◆ **PASSAGE TO READ**
_ _ _

1 The Insecurity Thesis

Edmund Heery and John Salmon

Introduction

Unease about the direction of labour market change pervades a wide range of opinion today and it is now commonplace for the workforce of the developed economies to be described as increasingly insecure. This view is global in scope and embraces international agencies and commentators in a range of countries (Barker and Christensen 1998; OECD 1997; Standing 1997) and is apparent across a spectrum of interests which, in Britain, includes government (DTI 1998:13), policy makers (Fabian Society 1996; IER 1996), trade unions (TUC 1996) and management organisations (IPD 1996). For some, we live in an ‘age of insecurity’ (Elliott and Atkinson 1998; cf. Beck 1992) and risk and instability have become defining features of contemporary social life. Underlying this viewpoint is a coherent set of statements about the nature, causes and effects of recent change in employment relations which can be labelled the ‘insecurity thesis’. This thesis informs a great deal of contemporary debate and commentary and includes amongst its key propositions: that economic risk is being transferred increasingly from employers to employees, through shortened job tenure and contingent employment and remuneration; that insecurity is damaging to long-term economic performance, through its promotion of an employment relationship founded on opportunism, mistrust and low commitment; and that the emergence of an insecure workforce imposes severe costs on both individuals and the wider society. These and associated claims constitute a deeply critical assessment of current labour market change, and adherents of the thesis have proposed a variety of radical reforms to reverse or mitigate the perceived slide towards insecure employment.

_ _ _

◆ **INPUT MATERIAL**
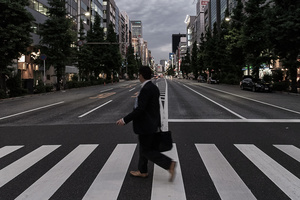 Akihabara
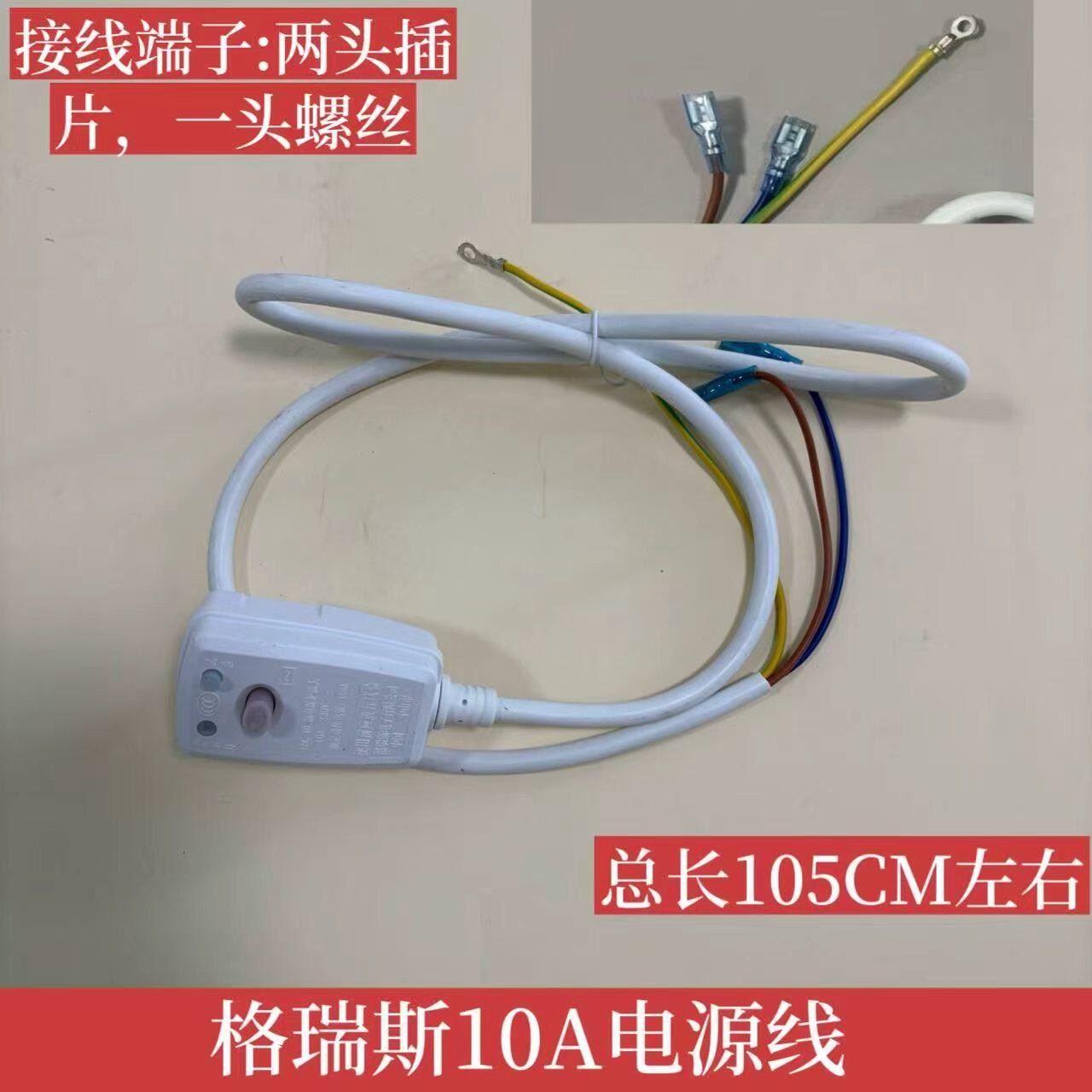 史密斯好太太樱花志高新飞格瑞斯LBC-10A16A漏保电源线防漏电插头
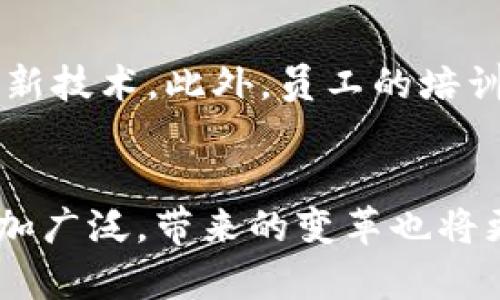 区块链的重要能力：为什么它是未来的关键技术？

区块链, 分布式账本, 数据安全, 去中心化/guanjianci

引言
在当今信息化和数字化迅猛发展的时代，区块链技术逐渐成为了一个热议的话题。人们常常困惑于“区块链的重要能力是什么？”这是一个引发广泛讨论的问题。实际上，区块链不仅仅是一种技术，它代表了一种全新的思维方式和商业模式。本文将为大家深入探讨区块链的重要能力，解释为什么它在未来的发展中扮演着至关重要的角色。

区块链的定义与基本构造
首先，理解区块链就要从其基本构造说起。区块链是一种分布式的数据库技术，它将数据以区块（Block）的形式进行存储，并通过加密算法将这些区块连接在一起，形成链（Chain）。由于数据是分布存储的，区块链的显著特点便是其去中心化的性质。这意味着，没有单一的控制者，而是由网络中的所有节点共同维护和管理数据。

去中心化的力量
区块链技术的最重要能力之一便是去中心化。这种能力带来了很多优势。一方面，它减少了单点故障的风险。例如，如果银行系统发生故障，所有客户的资金都会受到影响。而在区块链中，即使一部分节点出现问题，网络依然能够正常运作。另一方面，去中心化消除了对中介机构的需求，从而降低了交易的成本和时间。这对于许多行业来说都是一场革命，尤其是在金融、房地产和物流等领域。

数据安全与不可篡改性
区块链的另一项重要能力是数据的安全性和不可篡改性。一旦数据通过共识机制被写入区块链，就无法被轻易篡改。这一特性极大地提升了数据的可信度和透明度。比如，在供应链领域，企业能够利用区块链监控每一个环节，确保产品的来源和质量。此种信任机制不仅提升了消费者的信心，也降低了欺诈的可能性。

智能合约的应用
区块链技术还带来了智能合约的概念。智能合约是一种自动执行、管理和验证合约的计算机程序。当满足特定条件时，合约会自动执行。比如，在保险行业，智能合约可以在了解到事故发生后自动执行赔付。这大大提升了效率，也减少了人为干预的可能。智能合约正逐渐成为现代商业交易的基石。

区块链在各行业的影响
区块链的能力对许多行业产生了深远的影响。在金融行业，区块链让跨境支付变得更加迅速和经济。在医疗行业，患者的健康数据可以安全地存储在区块链上，只有经过授权的医疗人员才能访问。在公共行政方面，区块链能够提升政府透明度，减少腐败现象的发生。这些只是冰山一角，随着技术的发展，区块链将在更多行业发光发热。

未来区块链平台的演变
未来，区块链平台将继续演变和完善。随着技术的不断成熟，我们期望看到更高的交易速度、更低的能源消耗以及更友好的用户体验。同时，法律法规的完善也将为区块链的广泛应用提供保障。未来的区块链不仅仅会是一个技术平台，它将是一种支撑未来商业模式和社会运作方式的基础架构。

潜在问题及详细探讨
在讨论区块链的能力时，众多的相关问题可能会随之而来。以下是两个值得深入探讨的问题。

h4问题一：区块链是否完全安全？/h4
虽然区块链技术提供了高水平的安全性，但并不意味着它是绝对安全的。一方面，区块链的分布式特性减少了中心化攻击的风险，但如果网络的算力集中在少数几个节点手中，可能会出现“51%攻击”。另外，智能合约的编写也可能存在漏洞，导致潜在的安全风险。因此，保障区块链的安全性依然是一个需要持续关注和改善的问题。为此，开发者和企业在实施区块链方案时需格外谨慎，确保合约的正确性和网络的分布式特性得到维护。

h4问题二：区块链如何与传统系统集成？/h4
区块链与传统系统的集成是一个复杂的过程。首先，需要考虑数据的互操作性，即如何保证传统系统中的数据能够无缝迁移到区块链上。同时，企业也需要对现有的技术架构进行一定的改造，以便能够兼容新技术。此外，员工的培训及相关法律法规的遵守也都是必须解决的问题。然而，成功的集成能够带来巨大的商业价值。企业若能有效地利用区块链提升业务运作效率、减少中介成本，必将在激烈竞争的市场中占据有利位置。

总结
总的来说，区块链的重要能力体现在去中心化、安全性、数据透明、智能合约等多个方面。它不仅仅是对技术的一种革新，更是一种全新的思维模式和商业实践。随着我们对区块链理解的加深，它的应用将更加广泛，带来的变革也将更加深远。我们正站在一个区块链革命的巅峰，未来将会创造出更为多元而独特的商业和社会环境。
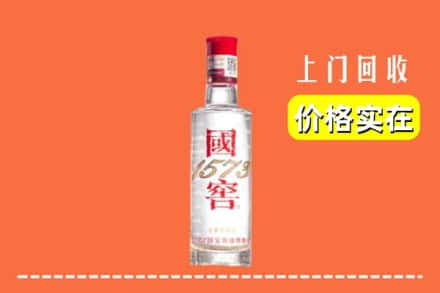 保定回收国窖酒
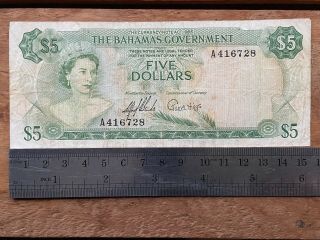 Bahamas $5 Dollar 1965 P 20,  The Old Green One - Banks/higgs,  Government House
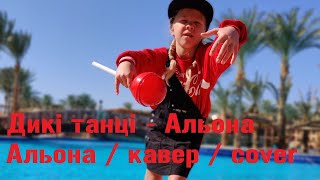 Альона Альона - Дикі танці / кавер / пародия / cover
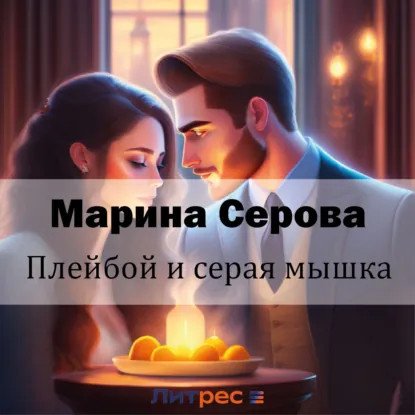 обложка аудиокниги Телохранитель Евгения Охотникова. Плейбой и серая мышка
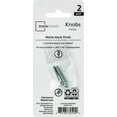 thumbnail image 6 of (2 pack) Mainstays Simple Modern Square 1-1/4 in. (32 mm) Matte Black Cabinet Bar Knob (2-Pack), 6 of 6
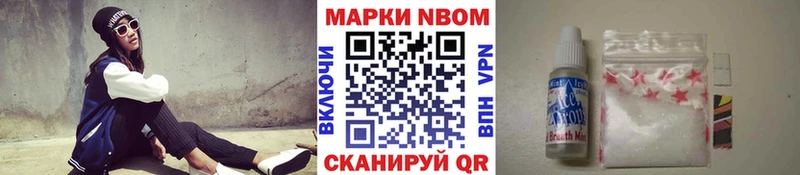 где продают   Белёв  Марки N-bome 1,5мг 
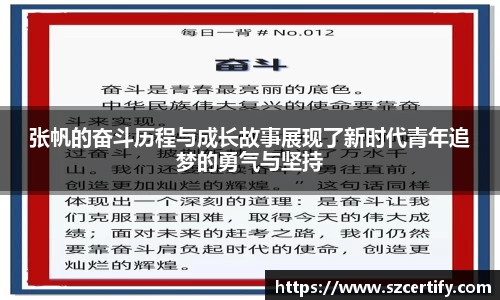 张帆的奋斗历程与成长故事展现了新时代青年追梦的勇气与坚持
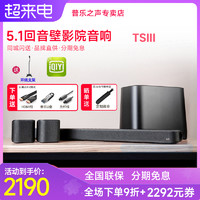 polk 普乐之声 88vip：polk 普乐之声 True Surround III 无线音箱套装 黑色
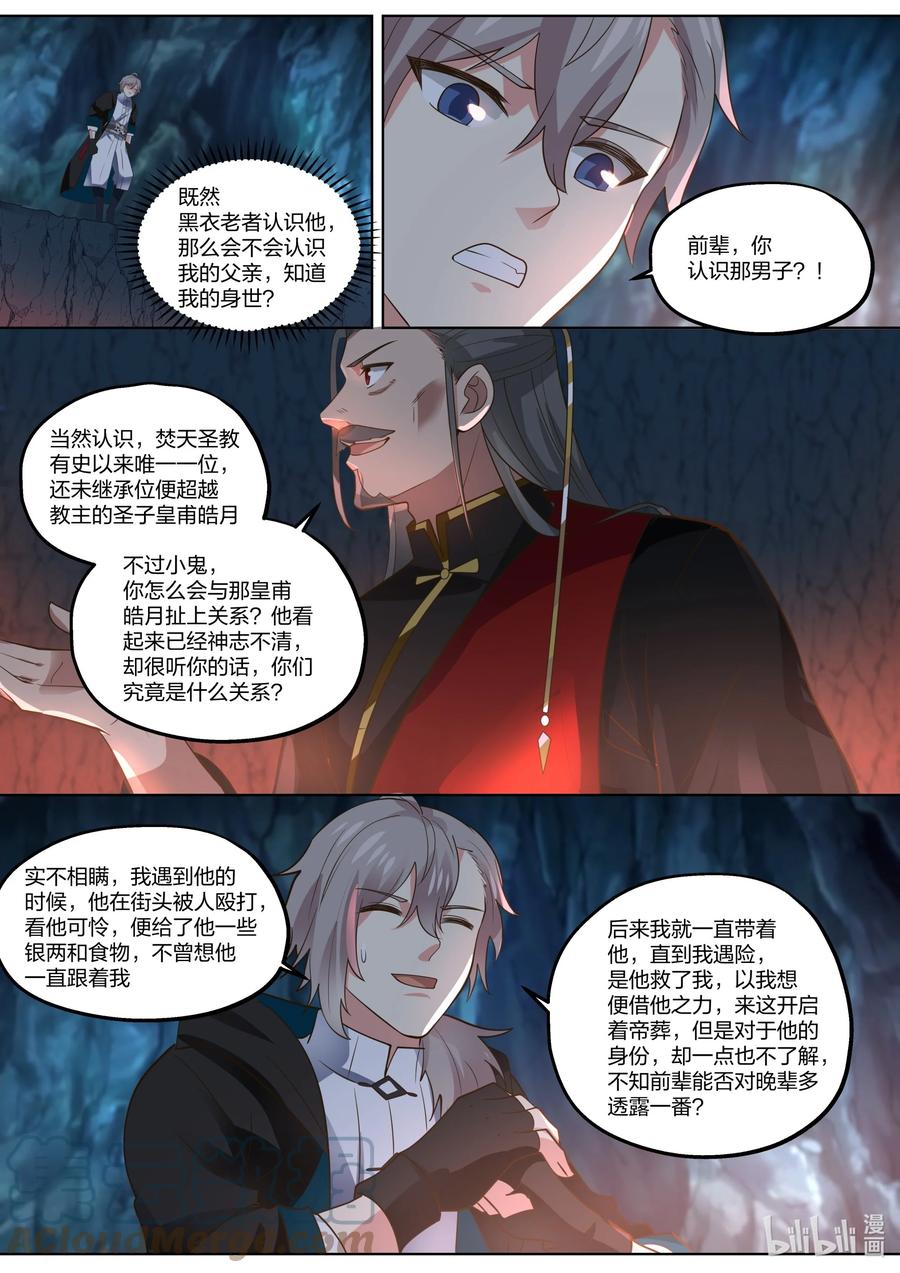 《修罗武神》408 皇甫皓月 第5页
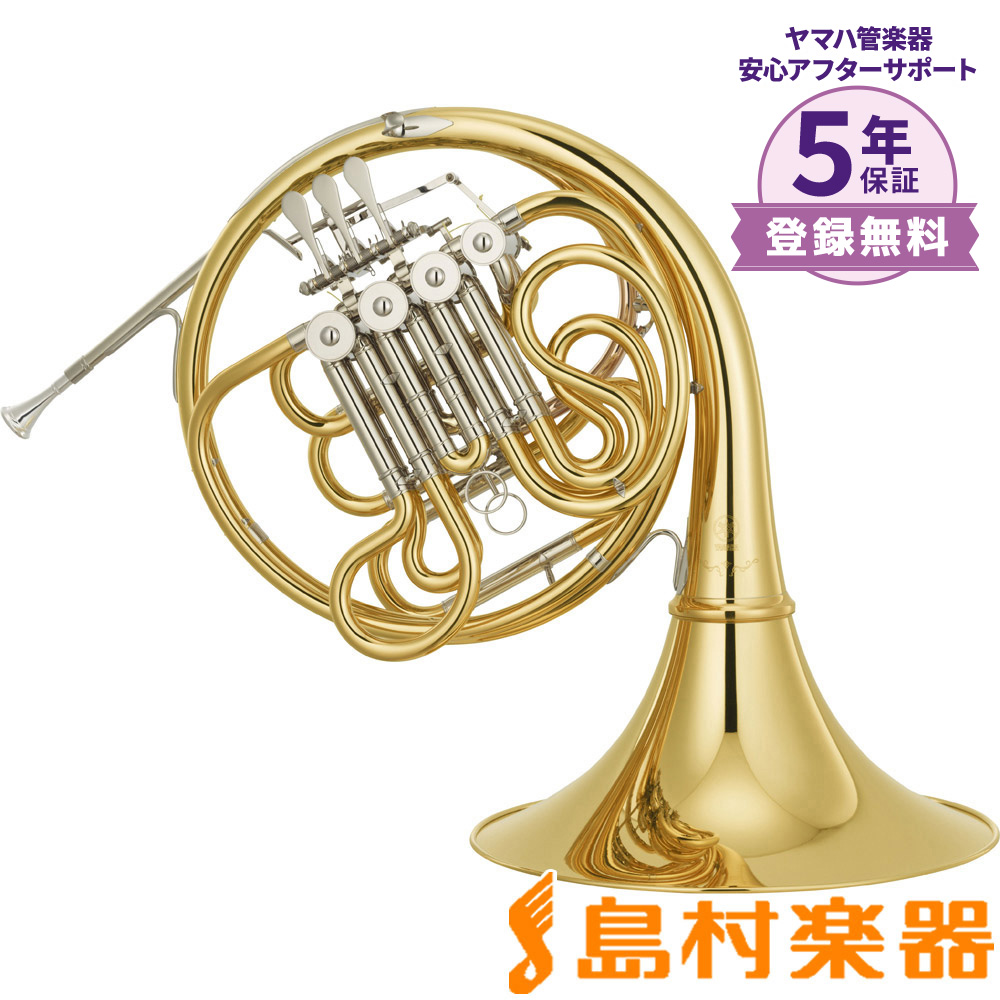 YAMAHAYHR-671D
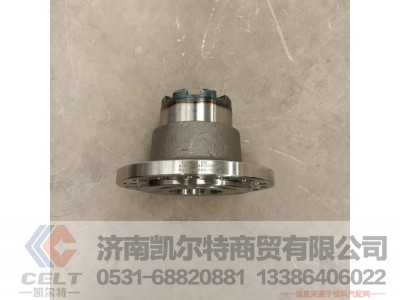 HD90149320006,差速器壳,济南凯尔特商贸有限公司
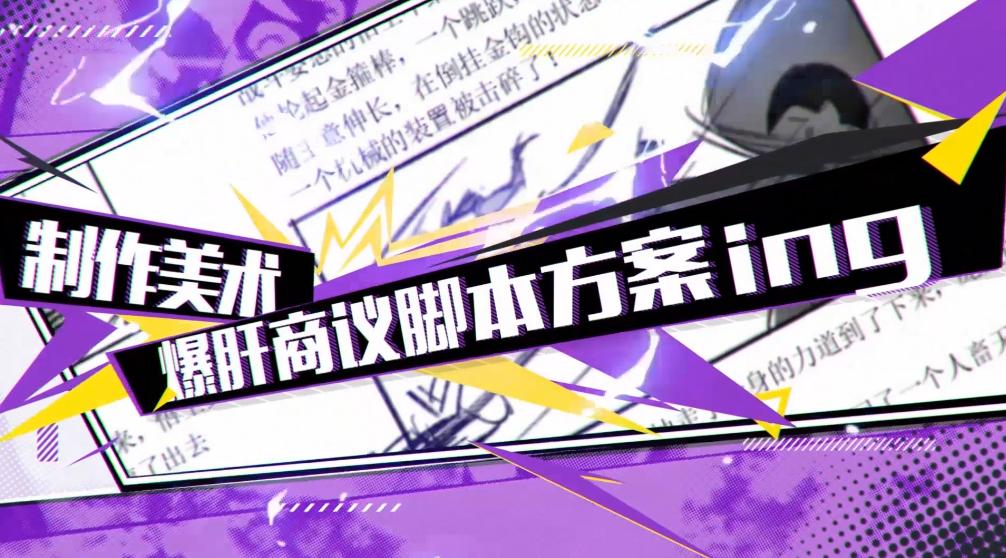 非人学园制作过程,非人学园全新高燃动画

_ _ _

◆ **TASKS TO CARRY OUT**
a) Reproduce the entries starting with the line that contains "h4问题一：区块链是否完全安全？/h4" and going on through the end of the entries, leaving out the pictures.
b) Write what follows in the passage on the insecurity thesis, picking up after its final sentence.

◆ **ANSWERS BY ITEM**
a)
h4问题一：区块链是否完全安全？/h4
虽然区块链技术提供了高水平的安全性，但并不意味着它是绝对安全的。一方面，区块链的分布式特性减少了中心化攻击的风险，但如果网络的算力集中在少数几个节点手中，可能会出现“51%攻击”。另外，智能合约的编写也可能存在漏洞，导致潜在的安全风险。因此，保障区块链的安全性依然是一个需要持续关注和改善的问题。为此，开发者和企业在实施区块链方案时需格外谨慎，确保合约的正确性和网络的分布式特性得到维护。

h4问题二：区块链如何与传统系统集成？/h4
区块链与传统系统的集成是一个复杂的过程。首先，需要考虑数据的互操作性，即如何保证传统系统中的数据能够无缝迁移到区块链上。同时，企业也需要对现有的技术架构进行一定的改造，以便能够兼容新技术。此外，员工的培训及相关法律法规的遵守也都是必须解决的问题。然而，成功的集成能够带来巨大的商业价值。企业若能有效地利用区块链提升业务运作效率、减少中介成本，必将在激烈竞争的市场中占据有利位置。

总结
总的来说，区块链的重要能力体现在去中心化、安全性、数据透明、智能合约等多个方面。它不仅仅是对技术的一种革新，更是一种全新的思维模式和商业实践。随着我们对区块链理解的加深，它的应用将更加广泛，带来的变革也将更加深远。我们正站在一个区块链革命的巅峰，未来将会创造出更为多元而独特的商业和社会环境。
 保定回收国窖酒
 Bahamas $5 Dollar 1965 P 20,  The Old Green One - Banks/higgs,  Government House
 Альона Альона - Дикі танці / кавер / пародия / cover
 обложка аудиокниги Телохранитель Евгения Охотникова. Плейбой и серая мышка
 thumbnail image 6 of (2 pack) Mainstays Simple Modern Square 1-1/4 in. (32 mm) Matte Black Cabinet Bar Knob (2-Pack), 6 of 6
 где продают   Белёв  Марки N-bome 1,5мг 
 张帆的奋斗历程与成长故事展现了新时代青年追梦的勇气与坚持
 polk 普乐之声 88vip：polk 普乐之声 True Surround III 无线音箱套装 黑色
 《修罗武神》408 皇甫皓月 第5页
 YAMAHAYHR-671D
 HD90149320006,差速器壳,济南凯尔特商贸有限公司
 非人学园制作过程,非人学园全新高燃动画

b)
The purpose of this collection is to interrogate the insecurity thesis. Contributors from a range of academic disciplines, economics, sociology, psychology, social policy, management and industrial relations, have been brought together and have been asked to review the question of the insecure workforce from the perspective of their own field. The contributors encompass a variety of opinion and, while some subscribe to the insecurity thesis, other reactions range from mild to marked scepticism. In each case, however, they have been asked to summarise available research evidence in order to shed light on a series of questions which are more commonly the subject of assertion than empirical review. Their essays deal largely with four such questions: first, how can insecurity be defined and the insecure workforce be measured; second, what evidence is there that the insecure workforce is growing both in Britain and in other developed economies; third, to the extent that insecurity has grown, what are its causes; and fourth, what are the consequences of insecurity in the workplace and beyond? There has been a rough division of labour between the essays with the earlier contributions focusing more on the first pair of questions and the later contributions concentrating on the second pair; the collection has been conceived as a progression which extends outwards from the employment relationship to embrace a wider range of social experience as it proceeds.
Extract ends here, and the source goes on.